Appendix F: Courses in programming

Back to the Report: Generative Artificial Intelligence for Education and Pedagogy

Generative AI has shown impressive ability to solve coding tasks, particularly when provided a clear specification of the goals. Researchers have shown that the current generation of models can already solve most of the programming assignments given in introductory classes. As such, programming is one of the areas where it is most critical for instructors to both be aware of the abilities of current models and to incorporate these tools into their future planning.

Current LLMs are trained extensively on program code repositories, so their impact on programming education is of particular concern. Programming is a challenging and game-changing skill. But learning to program requires understanding many abstract concepts, and an extensive knowledge of languages, package APIs, and system environments. Generative AI can both help and hinder these learning objectives.

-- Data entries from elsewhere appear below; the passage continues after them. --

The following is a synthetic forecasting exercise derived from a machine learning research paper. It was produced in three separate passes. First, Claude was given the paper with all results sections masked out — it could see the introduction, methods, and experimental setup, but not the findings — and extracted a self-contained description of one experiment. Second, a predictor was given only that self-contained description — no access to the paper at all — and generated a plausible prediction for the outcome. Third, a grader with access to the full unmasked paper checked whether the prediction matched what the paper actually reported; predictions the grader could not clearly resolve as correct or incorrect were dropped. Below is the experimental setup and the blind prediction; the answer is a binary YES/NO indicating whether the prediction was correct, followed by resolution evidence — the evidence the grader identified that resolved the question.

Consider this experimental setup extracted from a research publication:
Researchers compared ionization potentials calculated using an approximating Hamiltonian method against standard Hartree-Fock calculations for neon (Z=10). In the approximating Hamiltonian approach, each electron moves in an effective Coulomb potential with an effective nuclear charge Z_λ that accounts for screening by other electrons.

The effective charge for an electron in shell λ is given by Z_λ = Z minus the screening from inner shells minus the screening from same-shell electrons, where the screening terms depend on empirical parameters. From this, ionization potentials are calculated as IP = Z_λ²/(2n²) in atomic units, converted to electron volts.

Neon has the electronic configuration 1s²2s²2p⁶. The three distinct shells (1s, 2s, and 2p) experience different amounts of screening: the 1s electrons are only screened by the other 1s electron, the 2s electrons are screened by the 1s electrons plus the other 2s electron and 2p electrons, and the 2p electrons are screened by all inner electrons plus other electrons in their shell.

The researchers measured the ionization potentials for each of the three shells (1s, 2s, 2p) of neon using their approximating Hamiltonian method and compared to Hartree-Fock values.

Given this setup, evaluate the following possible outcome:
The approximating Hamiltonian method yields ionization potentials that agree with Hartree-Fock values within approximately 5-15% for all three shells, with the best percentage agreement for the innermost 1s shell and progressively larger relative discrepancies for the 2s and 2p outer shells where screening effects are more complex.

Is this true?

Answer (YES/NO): NO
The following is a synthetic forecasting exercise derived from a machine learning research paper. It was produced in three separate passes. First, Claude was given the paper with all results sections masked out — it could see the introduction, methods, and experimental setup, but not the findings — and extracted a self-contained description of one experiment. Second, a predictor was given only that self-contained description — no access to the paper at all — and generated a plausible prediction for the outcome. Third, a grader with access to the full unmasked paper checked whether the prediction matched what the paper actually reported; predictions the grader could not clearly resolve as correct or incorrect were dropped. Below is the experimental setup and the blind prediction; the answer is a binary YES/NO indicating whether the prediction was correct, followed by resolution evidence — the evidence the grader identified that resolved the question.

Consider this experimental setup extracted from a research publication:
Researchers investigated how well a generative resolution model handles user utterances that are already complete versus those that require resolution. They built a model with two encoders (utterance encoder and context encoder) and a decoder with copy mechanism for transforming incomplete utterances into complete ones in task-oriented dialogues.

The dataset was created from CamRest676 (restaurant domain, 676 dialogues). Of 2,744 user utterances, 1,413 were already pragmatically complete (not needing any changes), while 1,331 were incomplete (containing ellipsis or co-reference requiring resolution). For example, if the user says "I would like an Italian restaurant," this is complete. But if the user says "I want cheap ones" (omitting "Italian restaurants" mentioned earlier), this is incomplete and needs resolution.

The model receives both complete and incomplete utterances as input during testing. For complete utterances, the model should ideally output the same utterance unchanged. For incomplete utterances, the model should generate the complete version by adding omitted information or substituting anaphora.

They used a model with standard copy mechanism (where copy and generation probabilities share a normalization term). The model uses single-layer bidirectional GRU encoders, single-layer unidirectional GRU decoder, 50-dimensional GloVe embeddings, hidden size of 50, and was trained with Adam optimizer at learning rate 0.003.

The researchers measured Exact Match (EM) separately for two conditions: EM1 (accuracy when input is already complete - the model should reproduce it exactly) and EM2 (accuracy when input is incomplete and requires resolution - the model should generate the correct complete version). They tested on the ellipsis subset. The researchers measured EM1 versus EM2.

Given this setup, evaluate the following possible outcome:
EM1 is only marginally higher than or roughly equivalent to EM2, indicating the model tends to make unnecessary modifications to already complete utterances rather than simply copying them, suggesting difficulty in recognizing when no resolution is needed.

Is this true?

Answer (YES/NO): NO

Two factors are significant in how students relate to programming courses and what support they need. First, courses vary in the expected programming skill: a student just learning about variables, functions, and control structures has different needs than a student who is comfortable with programming. Second, students vary in motivation: some are intrinsically motivated and aim to increase programming skill, while others are extrinsically motivated and aim to build tools or products that happen to require programming.

In an introductory programming course, the goal is to help emerging programmers gain core skills such as reading code, mentally tracing execution and variable states, and identifying bugs. For such a course, GAI code generation is actively harmful to student learning, because students can generate code that meets specifications without understanding it. Rather, the better use of GAI would be as an "assistant", offering suggestions and helping students get unstuck. In a more application-oriented programming course, such as web development or introductory statistics, direct code generation may be a way to get students to a high level of performance quickly, creating curiosity and empowerment rather than boredom and confusion. Finally, in more advanced classes, students face complicated APIs and frameworks and alternative programming languages. In such cases, generative AI can be a "turbocharger" that decreases time spent consulting tutorials and documentation.

Opportunities

Three primary opportunities for LLMs in programming education are:

  • generation of code from specifications (text to code)
  • generation of ancillary tools such as test cases (code to code)
  • generation of explanations or suggestions (code to text)

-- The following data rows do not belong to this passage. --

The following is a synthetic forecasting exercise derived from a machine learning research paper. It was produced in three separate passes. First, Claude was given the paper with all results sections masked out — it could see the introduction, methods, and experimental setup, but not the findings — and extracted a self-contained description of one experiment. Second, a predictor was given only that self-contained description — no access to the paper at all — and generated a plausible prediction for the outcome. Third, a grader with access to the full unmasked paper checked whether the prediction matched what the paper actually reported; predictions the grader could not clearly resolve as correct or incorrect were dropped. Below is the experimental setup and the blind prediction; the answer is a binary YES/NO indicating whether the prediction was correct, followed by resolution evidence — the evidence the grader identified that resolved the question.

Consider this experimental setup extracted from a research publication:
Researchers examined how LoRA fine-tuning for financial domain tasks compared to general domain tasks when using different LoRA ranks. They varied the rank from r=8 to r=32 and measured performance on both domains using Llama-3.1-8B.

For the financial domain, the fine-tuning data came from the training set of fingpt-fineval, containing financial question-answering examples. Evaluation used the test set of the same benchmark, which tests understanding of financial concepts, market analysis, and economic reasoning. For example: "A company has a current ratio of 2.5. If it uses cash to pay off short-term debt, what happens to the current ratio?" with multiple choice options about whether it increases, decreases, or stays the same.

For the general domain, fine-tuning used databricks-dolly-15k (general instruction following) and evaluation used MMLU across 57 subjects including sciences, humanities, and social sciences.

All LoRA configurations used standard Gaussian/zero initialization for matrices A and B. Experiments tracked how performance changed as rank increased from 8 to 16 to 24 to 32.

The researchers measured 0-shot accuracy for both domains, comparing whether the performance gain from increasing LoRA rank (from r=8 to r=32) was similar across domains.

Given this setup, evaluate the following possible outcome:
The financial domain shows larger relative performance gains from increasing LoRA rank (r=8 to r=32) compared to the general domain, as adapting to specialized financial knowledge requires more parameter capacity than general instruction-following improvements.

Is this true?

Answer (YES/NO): YES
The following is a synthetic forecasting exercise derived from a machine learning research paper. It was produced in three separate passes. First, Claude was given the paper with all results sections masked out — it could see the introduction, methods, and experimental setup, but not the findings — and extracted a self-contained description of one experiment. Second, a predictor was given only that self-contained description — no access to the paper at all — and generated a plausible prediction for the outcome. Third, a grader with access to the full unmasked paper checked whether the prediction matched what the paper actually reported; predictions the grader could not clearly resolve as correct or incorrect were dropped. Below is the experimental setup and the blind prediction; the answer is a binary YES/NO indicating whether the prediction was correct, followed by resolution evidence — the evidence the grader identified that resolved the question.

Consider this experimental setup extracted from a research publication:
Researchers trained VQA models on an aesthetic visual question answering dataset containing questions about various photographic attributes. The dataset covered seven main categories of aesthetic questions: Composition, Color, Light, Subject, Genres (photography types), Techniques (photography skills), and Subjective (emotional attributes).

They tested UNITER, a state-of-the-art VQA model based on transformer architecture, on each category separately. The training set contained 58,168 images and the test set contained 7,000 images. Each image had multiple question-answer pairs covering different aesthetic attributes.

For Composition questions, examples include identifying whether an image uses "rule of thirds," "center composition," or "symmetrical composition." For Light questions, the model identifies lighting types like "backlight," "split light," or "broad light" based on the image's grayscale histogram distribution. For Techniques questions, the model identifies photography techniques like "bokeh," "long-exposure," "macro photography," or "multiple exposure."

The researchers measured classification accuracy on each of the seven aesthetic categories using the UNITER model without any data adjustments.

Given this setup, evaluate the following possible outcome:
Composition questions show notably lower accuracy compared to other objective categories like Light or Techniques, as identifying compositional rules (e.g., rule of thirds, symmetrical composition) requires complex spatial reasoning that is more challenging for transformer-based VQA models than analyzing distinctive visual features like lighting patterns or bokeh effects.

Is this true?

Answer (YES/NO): NO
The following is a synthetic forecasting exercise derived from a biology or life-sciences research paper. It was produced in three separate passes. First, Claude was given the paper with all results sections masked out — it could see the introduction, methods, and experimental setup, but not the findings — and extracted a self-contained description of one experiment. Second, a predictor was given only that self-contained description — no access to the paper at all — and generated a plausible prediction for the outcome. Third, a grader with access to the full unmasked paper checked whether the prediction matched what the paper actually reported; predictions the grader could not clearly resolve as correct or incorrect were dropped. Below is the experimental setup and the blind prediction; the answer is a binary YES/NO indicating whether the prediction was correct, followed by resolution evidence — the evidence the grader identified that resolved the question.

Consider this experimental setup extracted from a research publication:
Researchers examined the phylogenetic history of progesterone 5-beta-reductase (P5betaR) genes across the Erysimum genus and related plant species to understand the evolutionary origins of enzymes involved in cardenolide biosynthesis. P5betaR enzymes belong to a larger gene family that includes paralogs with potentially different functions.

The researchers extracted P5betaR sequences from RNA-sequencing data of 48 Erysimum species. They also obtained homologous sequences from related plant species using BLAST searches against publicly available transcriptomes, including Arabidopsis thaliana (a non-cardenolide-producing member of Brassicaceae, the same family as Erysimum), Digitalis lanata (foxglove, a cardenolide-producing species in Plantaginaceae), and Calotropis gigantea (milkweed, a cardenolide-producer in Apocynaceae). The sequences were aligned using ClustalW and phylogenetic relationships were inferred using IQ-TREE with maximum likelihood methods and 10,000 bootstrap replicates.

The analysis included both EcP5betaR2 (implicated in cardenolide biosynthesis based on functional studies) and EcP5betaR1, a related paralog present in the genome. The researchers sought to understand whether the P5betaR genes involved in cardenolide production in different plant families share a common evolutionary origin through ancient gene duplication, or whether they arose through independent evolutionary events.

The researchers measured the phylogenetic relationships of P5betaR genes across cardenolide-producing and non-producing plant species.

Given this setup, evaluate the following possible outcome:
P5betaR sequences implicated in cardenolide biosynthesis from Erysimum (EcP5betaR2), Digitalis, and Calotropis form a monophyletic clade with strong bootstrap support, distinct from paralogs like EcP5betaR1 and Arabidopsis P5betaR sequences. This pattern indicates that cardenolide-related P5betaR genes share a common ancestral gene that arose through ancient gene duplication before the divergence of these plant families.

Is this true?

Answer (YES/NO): NO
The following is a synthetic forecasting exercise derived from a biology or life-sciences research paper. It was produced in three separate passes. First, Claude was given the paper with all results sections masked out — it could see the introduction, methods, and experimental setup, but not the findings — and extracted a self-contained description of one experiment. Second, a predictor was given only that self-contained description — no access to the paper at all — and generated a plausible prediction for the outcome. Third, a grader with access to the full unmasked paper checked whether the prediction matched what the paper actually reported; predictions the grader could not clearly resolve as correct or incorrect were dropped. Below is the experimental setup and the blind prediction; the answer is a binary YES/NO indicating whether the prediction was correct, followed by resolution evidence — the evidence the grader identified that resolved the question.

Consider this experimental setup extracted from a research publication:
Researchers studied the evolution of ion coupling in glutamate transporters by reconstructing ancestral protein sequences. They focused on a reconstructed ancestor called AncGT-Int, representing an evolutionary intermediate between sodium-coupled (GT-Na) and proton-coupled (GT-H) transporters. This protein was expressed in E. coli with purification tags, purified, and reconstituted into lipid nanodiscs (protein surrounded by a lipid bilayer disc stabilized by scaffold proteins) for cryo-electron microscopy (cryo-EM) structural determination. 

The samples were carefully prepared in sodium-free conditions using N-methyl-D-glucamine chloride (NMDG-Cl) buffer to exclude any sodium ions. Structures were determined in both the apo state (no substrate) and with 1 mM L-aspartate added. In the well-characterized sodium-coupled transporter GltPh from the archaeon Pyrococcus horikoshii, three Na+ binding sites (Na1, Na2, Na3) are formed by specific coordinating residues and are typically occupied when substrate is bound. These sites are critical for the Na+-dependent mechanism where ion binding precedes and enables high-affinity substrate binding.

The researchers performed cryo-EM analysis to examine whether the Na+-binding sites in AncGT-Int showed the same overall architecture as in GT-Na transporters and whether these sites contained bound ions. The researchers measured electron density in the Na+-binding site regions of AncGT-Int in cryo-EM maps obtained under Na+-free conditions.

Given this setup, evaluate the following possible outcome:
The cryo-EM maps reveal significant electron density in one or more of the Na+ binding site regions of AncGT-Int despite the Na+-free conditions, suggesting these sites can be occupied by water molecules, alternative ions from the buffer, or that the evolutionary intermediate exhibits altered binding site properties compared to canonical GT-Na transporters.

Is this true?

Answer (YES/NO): NO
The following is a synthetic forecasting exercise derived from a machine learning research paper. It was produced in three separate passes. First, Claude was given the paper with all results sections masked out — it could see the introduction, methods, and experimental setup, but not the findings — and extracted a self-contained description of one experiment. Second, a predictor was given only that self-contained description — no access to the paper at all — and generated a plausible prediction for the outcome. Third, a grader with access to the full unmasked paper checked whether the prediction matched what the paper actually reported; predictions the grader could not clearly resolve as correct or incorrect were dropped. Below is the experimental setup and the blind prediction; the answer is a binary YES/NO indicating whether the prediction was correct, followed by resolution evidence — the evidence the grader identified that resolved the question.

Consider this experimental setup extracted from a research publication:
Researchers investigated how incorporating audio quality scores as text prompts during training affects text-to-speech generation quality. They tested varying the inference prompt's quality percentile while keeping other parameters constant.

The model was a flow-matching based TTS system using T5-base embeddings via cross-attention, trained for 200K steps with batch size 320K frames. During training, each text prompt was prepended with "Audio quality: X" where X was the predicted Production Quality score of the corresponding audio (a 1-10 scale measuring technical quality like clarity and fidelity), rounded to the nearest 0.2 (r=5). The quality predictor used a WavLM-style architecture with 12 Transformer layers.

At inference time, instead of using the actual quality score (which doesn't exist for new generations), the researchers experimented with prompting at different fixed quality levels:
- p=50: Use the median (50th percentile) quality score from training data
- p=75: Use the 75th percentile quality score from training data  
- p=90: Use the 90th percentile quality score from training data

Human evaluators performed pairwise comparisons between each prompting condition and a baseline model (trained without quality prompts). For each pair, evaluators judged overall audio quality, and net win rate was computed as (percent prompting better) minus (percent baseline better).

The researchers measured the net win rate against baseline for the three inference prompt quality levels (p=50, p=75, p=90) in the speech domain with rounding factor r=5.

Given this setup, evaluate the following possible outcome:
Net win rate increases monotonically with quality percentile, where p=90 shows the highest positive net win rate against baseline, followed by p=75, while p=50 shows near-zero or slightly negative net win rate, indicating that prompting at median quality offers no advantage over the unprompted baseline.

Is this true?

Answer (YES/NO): NO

The relative value of these interventions depends on course objectives. There are ample opportunities for teaching the use of LLMs as a programming tool, both to facilitate more efficient programming and to provide guidance to students learning the discipline. It is clear that generative tools will be a valuable and inescapable part of programming practice.

The first area of opportunity is to use generative tools to facilitate students’ building of more complex artifacts as part of their training. Building realistic software systems is challenging and often requires writing significant amounts of "boilerplate" code to interact with external libraries and tools. As such, even in programming intensive courses, it is common to simplify systems or provide large amounts of scaffolding code. When combined with careful instruction, the ability of LLMs to efficiently generate code for specific use cases may make it easier to have students move closer to the realistic environments. For example, current systems can generate code for basic user interfaces from user descriptions. While this may not be critical for the material in the course itself, improving the appearance of the final output can increase student motivation.

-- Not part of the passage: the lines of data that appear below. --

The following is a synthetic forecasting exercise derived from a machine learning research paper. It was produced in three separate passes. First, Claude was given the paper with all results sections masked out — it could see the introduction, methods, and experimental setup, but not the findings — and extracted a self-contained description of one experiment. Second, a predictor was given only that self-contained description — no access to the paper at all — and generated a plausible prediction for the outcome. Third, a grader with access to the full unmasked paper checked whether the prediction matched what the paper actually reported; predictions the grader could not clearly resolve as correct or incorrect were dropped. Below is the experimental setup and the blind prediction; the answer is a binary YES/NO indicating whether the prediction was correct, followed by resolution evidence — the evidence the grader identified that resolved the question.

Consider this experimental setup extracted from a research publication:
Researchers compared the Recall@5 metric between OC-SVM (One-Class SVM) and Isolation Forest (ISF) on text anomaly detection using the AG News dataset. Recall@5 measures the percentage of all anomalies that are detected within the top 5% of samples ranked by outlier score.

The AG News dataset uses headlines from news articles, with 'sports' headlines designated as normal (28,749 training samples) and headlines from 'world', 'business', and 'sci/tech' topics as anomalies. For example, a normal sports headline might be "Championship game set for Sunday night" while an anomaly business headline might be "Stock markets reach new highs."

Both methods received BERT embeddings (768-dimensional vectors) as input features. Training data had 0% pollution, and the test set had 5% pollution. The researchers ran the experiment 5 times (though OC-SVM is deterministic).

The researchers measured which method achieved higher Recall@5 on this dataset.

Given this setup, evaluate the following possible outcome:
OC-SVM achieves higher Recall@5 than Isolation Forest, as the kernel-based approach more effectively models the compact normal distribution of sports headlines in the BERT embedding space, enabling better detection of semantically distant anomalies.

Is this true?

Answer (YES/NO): YES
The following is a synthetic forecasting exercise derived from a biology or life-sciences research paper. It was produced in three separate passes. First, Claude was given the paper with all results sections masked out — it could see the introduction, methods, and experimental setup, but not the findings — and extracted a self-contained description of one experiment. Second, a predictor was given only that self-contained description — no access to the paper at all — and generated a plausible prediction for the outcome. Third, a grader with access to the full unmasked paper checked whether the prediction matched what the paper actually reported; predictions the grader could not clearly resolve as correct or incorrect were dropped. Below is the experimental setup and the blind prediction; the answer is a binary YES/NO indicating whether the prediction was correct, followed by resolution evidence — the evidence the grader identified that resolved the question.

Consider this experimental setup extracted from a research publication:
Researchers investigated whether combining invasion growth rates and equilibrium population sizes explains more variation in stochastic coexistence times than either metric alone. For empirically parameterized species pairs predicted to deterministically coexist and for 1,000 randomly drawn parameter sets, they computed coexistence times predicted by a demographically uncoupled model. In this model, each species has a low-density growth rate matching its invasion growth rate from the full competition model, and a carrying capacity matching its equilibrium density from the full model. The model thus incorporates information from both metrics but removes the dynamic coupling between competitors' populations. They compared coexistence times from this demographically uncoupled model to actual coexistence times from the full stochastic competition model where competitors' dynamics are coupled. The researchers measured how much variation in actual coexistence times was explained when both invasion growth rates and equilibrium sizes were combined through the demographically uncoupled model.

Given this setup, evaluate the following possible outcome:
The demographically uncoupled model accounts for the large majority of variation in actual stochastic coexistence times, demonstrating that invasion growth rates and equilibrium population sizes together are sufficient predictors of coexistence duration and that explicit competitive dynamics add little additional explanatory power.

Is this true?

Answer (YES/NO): YES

A related area of opportunity is supporting software engineering and encouraging best practices for software development. For example, students are often taught to produce detailed specifications and provide unit tests for their systems, but many non-intro courses do not require students to carry out this activity as part of assignments. LLMs can be effective at generating test cases from specifications with much less manual effort from students. This ability provides opportunities to incorporate these best practices into courses directly.

Finally, while it is not yet possible with current systems, future generative systems may open up programming and data science to those without knowledge of the programming language. This presents a remarkable opportunity to teach students for whom programming presents a large barrier of entry, but who nonetheless have an interest in using computer science tools for their applications. Students will be able to build useful systems for application-oriented projects without studying introductory programming.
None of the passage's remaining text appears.